- **Prompt**: In the entries below, find the line with "Table: CCGT Stakeholders List" and the line with "Always calculate total"; copy them and every line between them exactly, but not the pictures.

- **Information provided**:
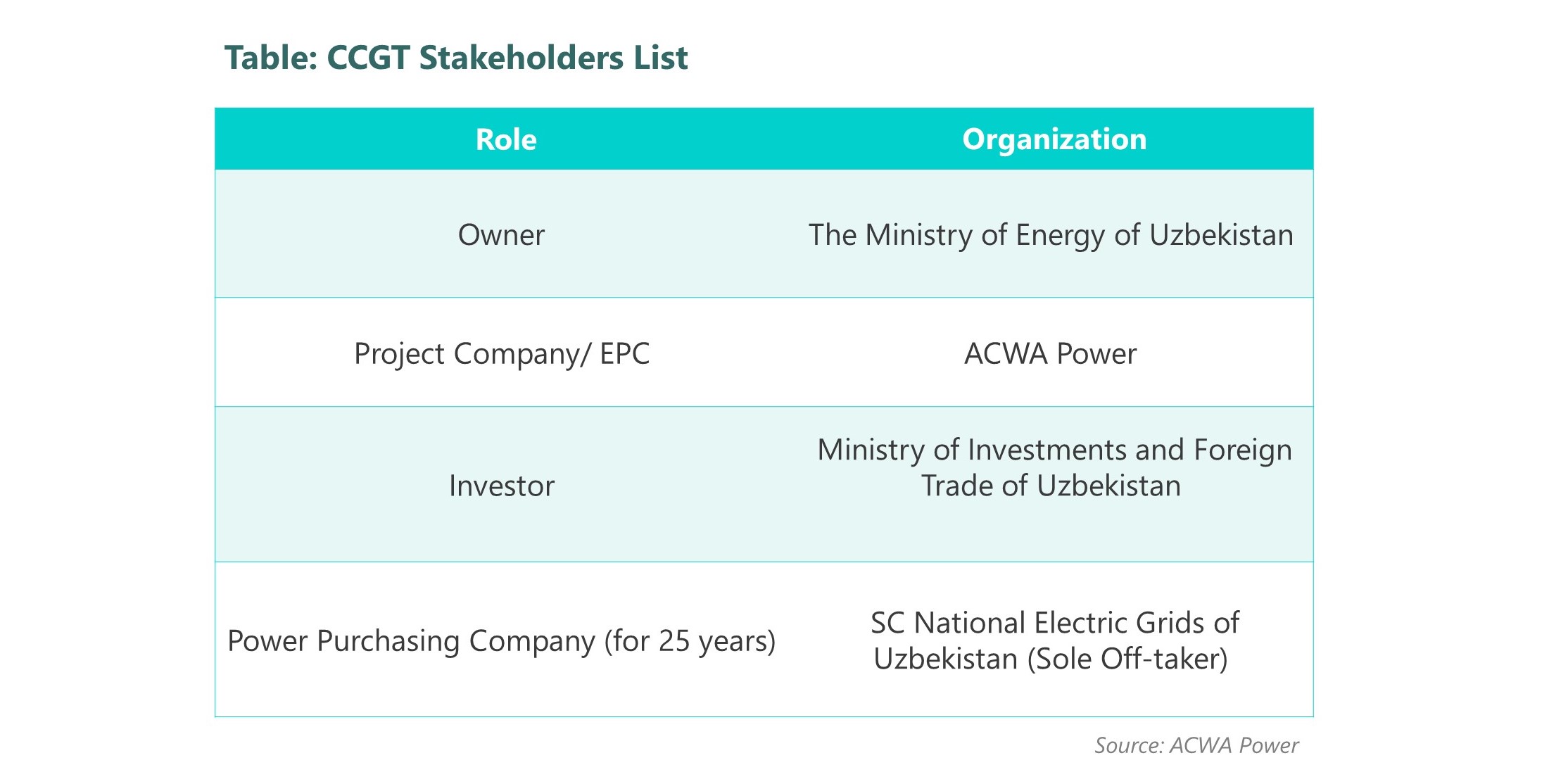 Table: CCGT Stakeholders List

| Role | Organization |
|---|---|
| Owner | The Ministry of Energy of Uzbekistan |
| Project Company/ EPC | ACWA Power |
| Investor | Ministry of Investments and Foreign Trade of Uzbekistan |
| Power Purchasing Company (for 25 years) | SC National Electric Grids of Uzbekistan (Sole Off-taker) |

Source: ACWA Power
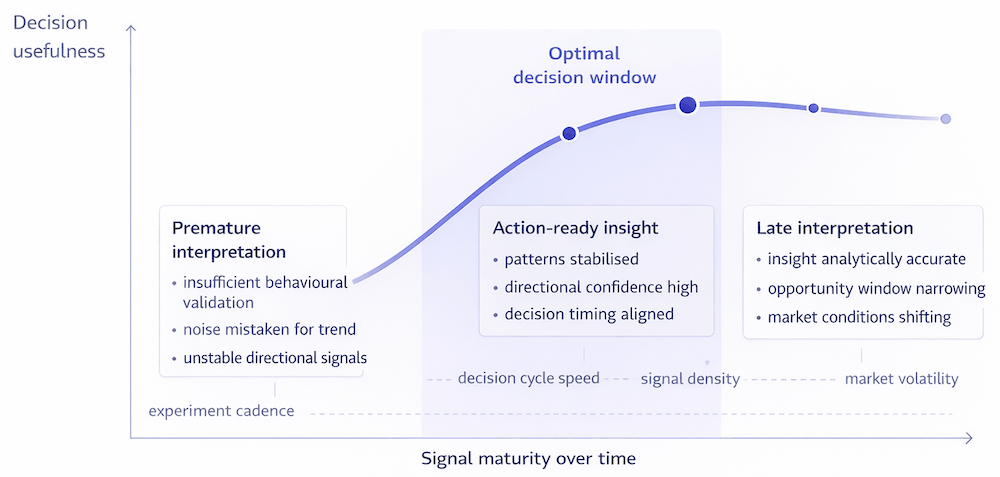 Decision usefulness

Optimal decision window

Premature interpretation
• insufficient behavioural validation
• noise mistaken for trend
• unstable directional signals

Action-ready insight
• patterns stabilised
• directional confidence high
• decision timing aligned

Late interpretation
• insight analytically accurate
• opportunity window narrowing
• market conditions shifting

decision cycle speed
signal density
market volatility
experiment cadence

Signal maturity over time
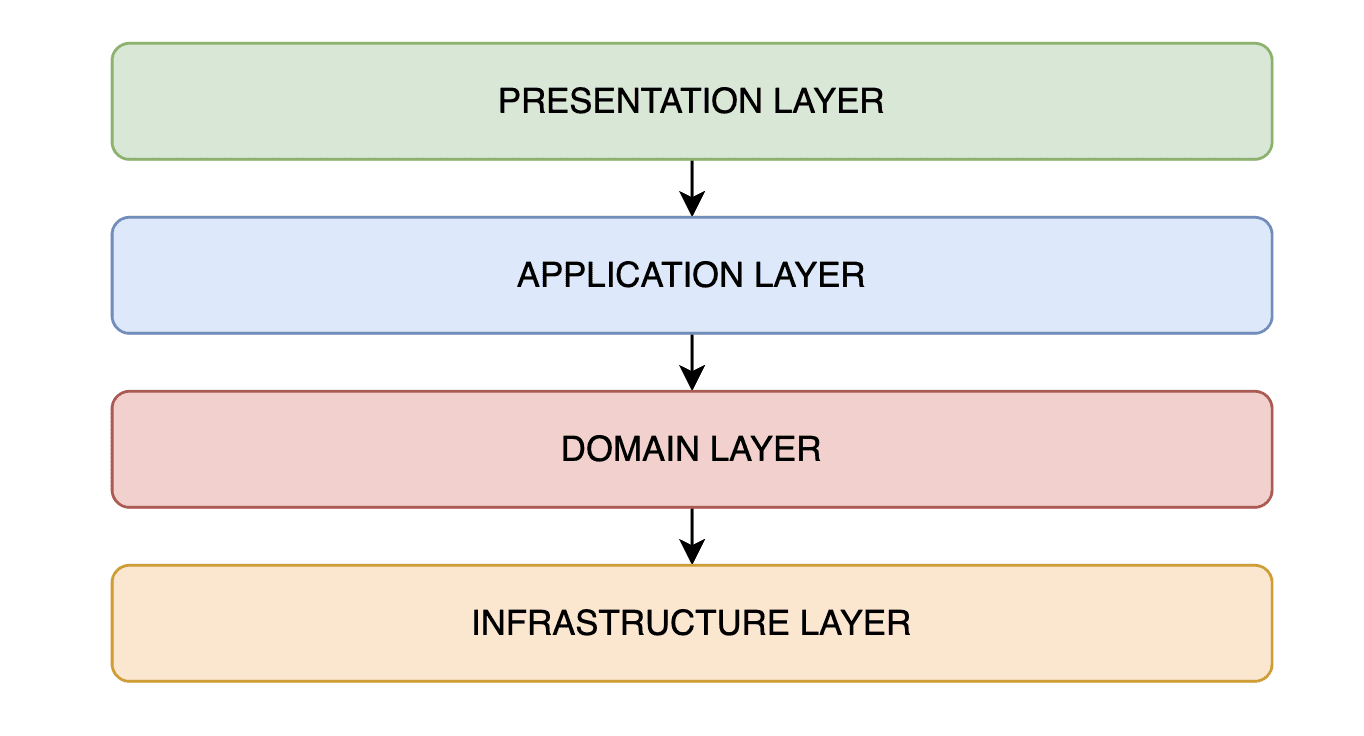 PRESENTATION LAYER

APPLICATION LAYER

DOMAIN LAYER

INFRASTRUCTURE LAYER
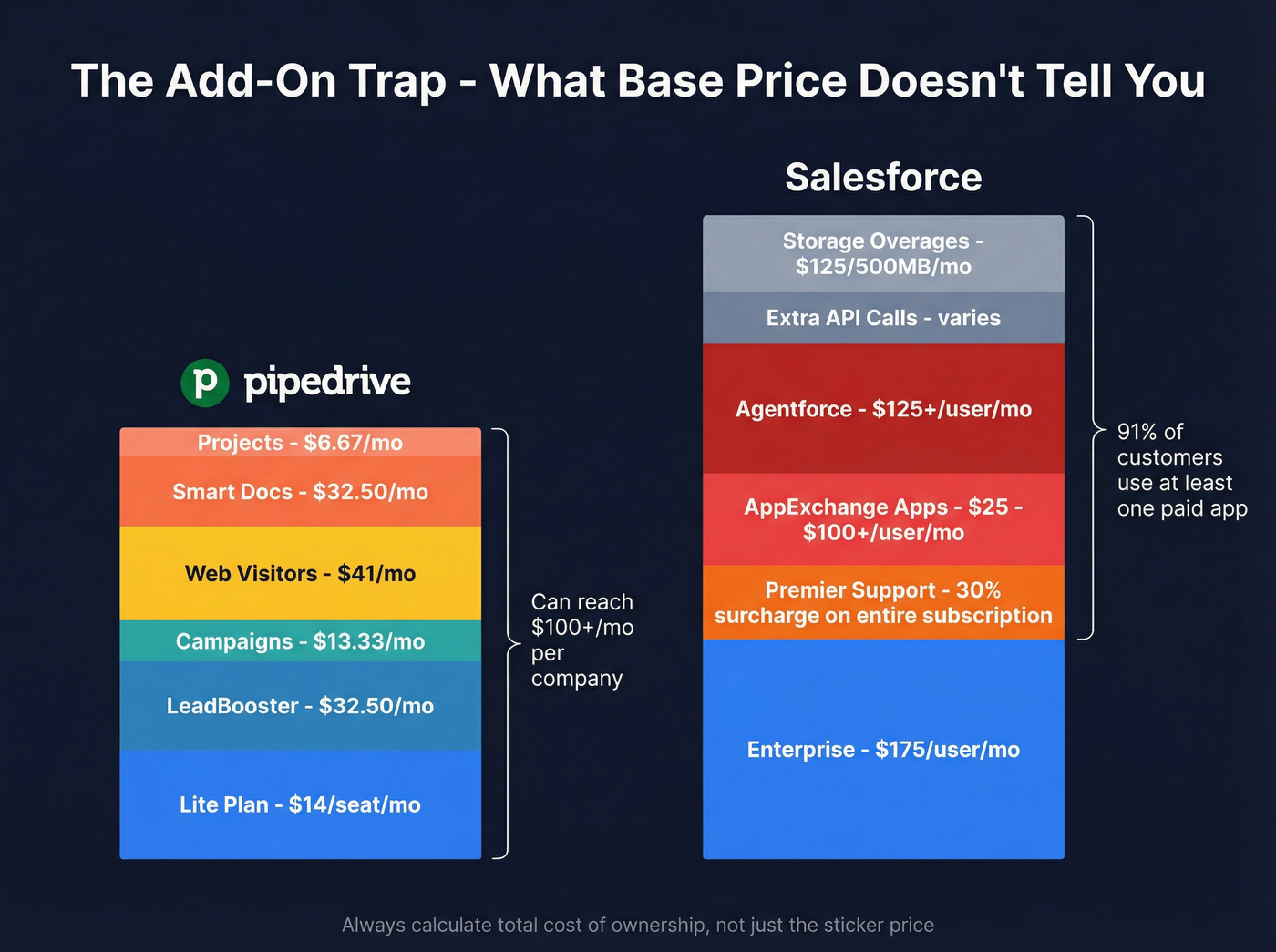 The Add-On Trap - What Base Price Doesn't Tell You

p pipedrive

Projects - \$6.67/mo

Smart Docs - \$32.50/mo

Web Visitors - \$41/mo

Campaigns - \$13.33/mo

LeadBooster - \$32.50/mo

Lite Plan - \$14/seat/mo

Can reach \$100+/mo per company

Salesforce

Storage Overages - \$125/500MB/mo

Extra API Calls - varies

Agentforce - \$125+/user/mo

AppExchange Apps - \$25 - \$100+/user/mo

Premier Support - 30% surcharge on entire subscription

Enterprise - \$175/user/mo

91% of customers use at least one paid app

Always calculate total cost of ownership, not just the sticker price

==

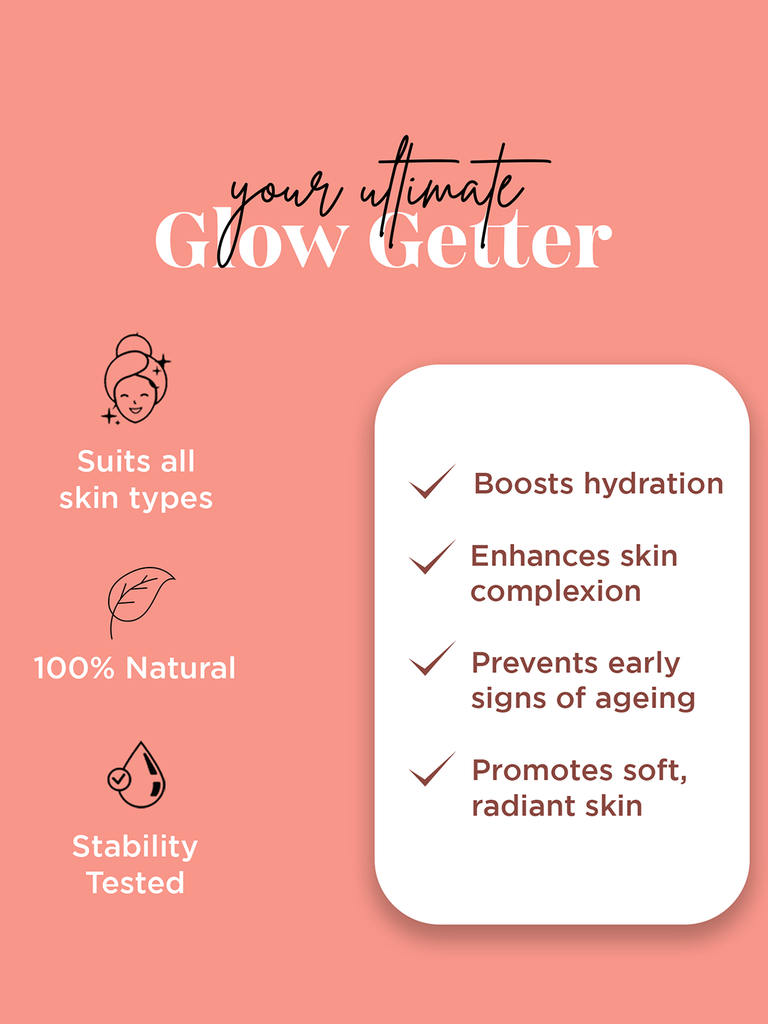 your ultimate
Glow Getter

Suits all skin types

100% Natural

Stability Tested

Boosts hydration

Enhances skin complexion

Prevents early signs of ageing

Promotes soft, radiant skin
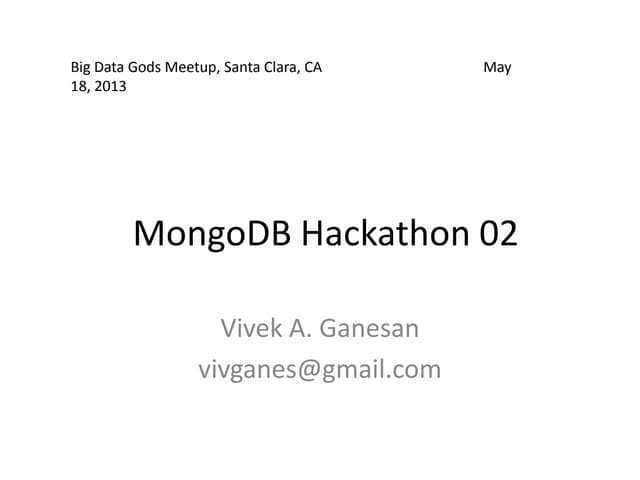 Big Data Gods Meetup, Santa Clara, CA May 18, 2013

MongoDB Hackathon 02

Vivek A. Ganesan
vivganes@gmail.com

- **Response to this exercise**:
 Table: CCGT Stakeholders List

| Role | Organization |
|---|---|
| Owner | The Ministry of Energy of Uzbekistan |
| Project Company/ EPC | ACWA Power |
| Investor | Ministry of Investments and Foreign Trade of Uzbekistan |
| Power Purchasing Company (for 25 years) | SC National Electric Grids of Uzbekistan (Sole Off-taker) |

Source: ACWA Power
 Decision usefulness

Optimal decision window

Premature interpretation
• insufficient behavioural validation
• noise mistaken for trend
• unstable directional signals

Action-ready insight
• patterns stabilised
• directional confidence high
• decision timing aligned

Late interpretation
• insight analytically accurate
• opportunity window narrowing
• market conditions shifting

decision cycle speed
signal density
market volatility
experiment cadence

Signal maturity over time
 PRESENTATION LAYER

APPLICATION LAYER

DOMAIN LAYER

INFRASTRUCTURE LAYER
 The Add-On Trap - What Base Price Doesn't Tell You

p pipedrive

Projects - \$6.67/mo

Smart Docs - \$32.50/mo

Web Visitors - \$41/mo

Campaigns - \$13.33/mo

LeadBooster - \$32.50/mo

Lite Plan - \$14/seat/mo

Can reach \$100+/mo per company

Salesforce

Storage Overages - \$125/500MB/mo

Extra API Calls - varies

Agentforce - \$125+/user/mo

AppExchange Apps - \$25 - \$100+/user/mo

Premier Support - 30% surcharge on entire subscription

Enterprise - \$175/user/mo

91% of customers use at least one paid app

Always calculate total cost of ownership, not just the sticker price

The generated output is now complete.